12 July 2006

Jack London's "Call of the Wild" is a book I remember; I read it near the same time was read The Red Badge of Courage and all the Marguerite Henry books I could find. It was one of the books available to me, so I read it and enjoyed it. Reading it again, I can see why some people might think it inappropriate for middle-school children, but it still seems like a reasonable choice to me.

"Call of the Wild" is a good choice, actually. London has a strong, brisk prose style, tells an entertaining story, and has a protagonist that almost everyone can relate to equally: a dog. London's prose provides an excellent example for older children, in that it simply and clearly conveys information. It is always, when not used in dialogue, "proper," yet it is not obtusely complex--and it is compelling. Part of the work's compellingness is, however, due to the adventures Buck, our dognapped hero, encounters on his way toward realizing his true nature. The story is straight-forward and well paced; the book is short; the hero wins in the end. What more does a young reader want?

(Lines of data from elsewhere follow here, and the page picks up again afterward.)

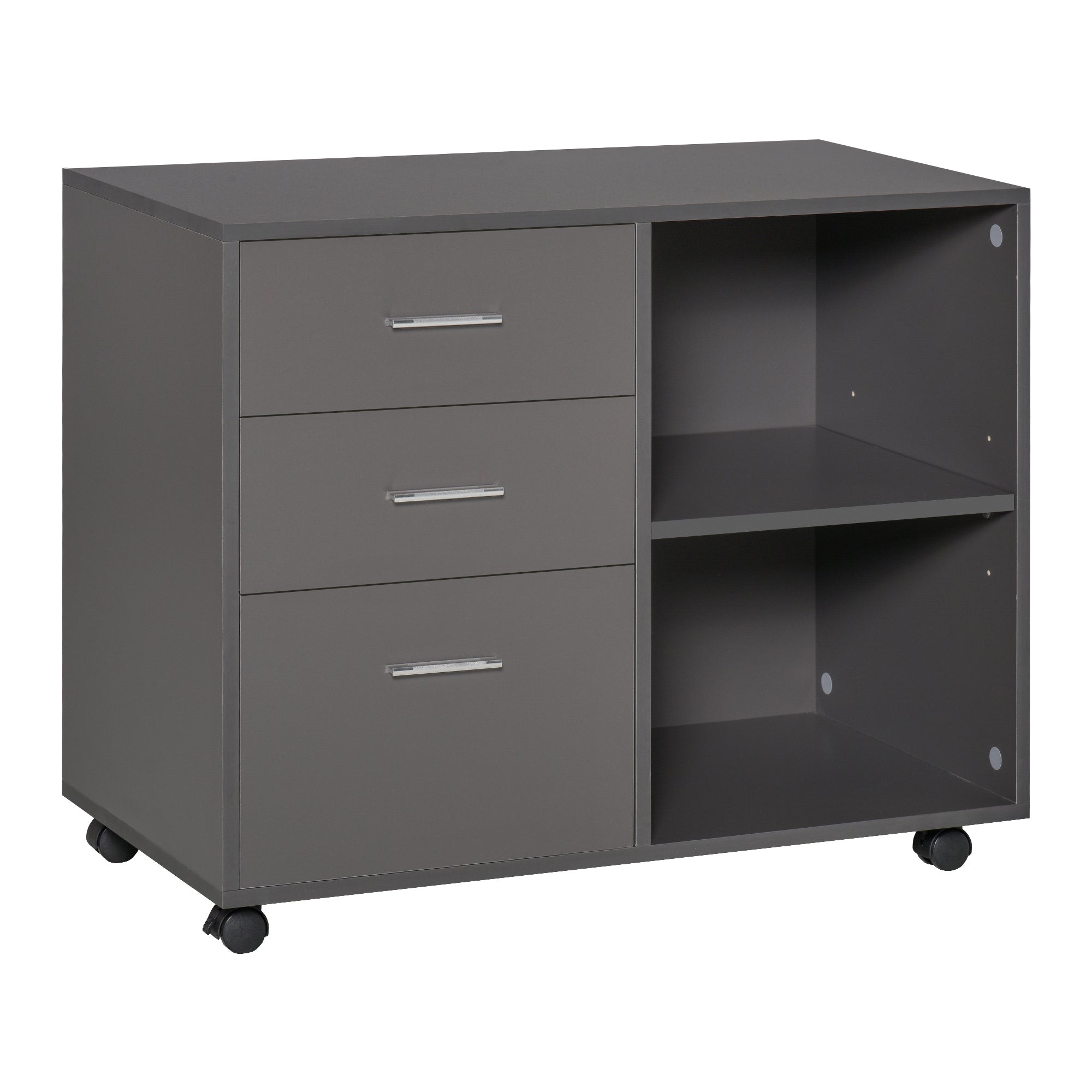 Freestanding Printer Stand Unit Office Desk Side Mobile Storage w/ Wheels 3 Drawers, 2 Open Shelves Modern Style 80L x 40W x 65H cm - Grey-0
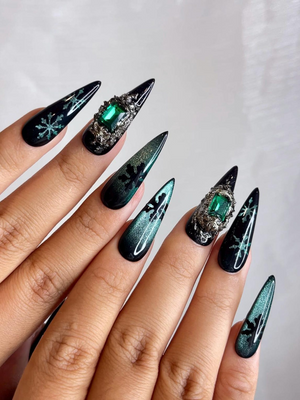 Emerald Snowflake Christmas Press On Nails | Black Green Winter Nails | Luxe Holiday Nail Art | Stiletto Press Ons | Winter Set | OB237HC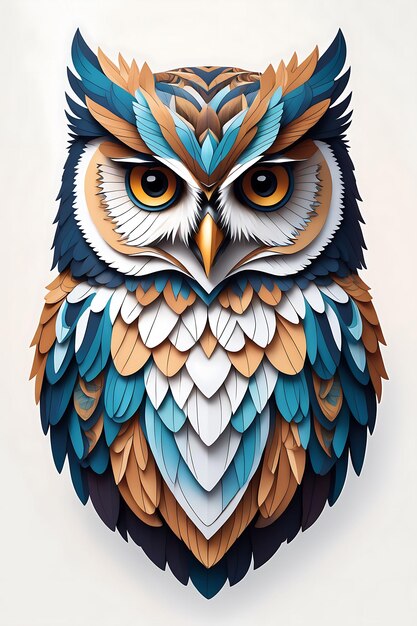 Creative and Cute Owl Illustration on White Background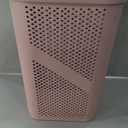 Mind Reader Slim Laundry Hamper with Lid, 60L Clothes Basket, Ventilated Plastic, Pink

I understand that some people might think that impressionable young people ought not read anything which shows theft, cruelty to animals, or gambling going unpunished. And they may be right. I don't think, on the other hand, that a bit of historical accuracy in a novel will much influence the attitudes of today's media-savvy youth. If the crimes of "Call of the Wild" are going to corrupt our children, they will have to take a number.

I agree that the physical exploitation and abuse of animals rampant in this story is reprehensible, but it happened. Trying to hide that is foolish; that is simply a historical period. Better, is it not, to let children be appalled by it themselves, so they can see how awful it was and thus learn not to do such things.

The greed which pervades "Call of the Wild", on the other hand, is harder to justify. Not only does the book begin with Buck's being stolen into slavery for easy money, but it closes with him establishing territory around a cache of lost gold. Allowing this to go without comment reinforces the robber-barronistic tendencies the book portrays and lets children think of these attitudes as correct, since they are still being exposed, rather than realizing that they are what led to Buck's whole problem.

Still, people all, eventually, encounter greed. That it underpins a story is really not a good reason for not reading that story. Again, the book offers a closed environment for encountering the subject, and an opportunity to discuss it in a specific context. I see these problems, consequently, as good, as items counting in the book's favor for young readers.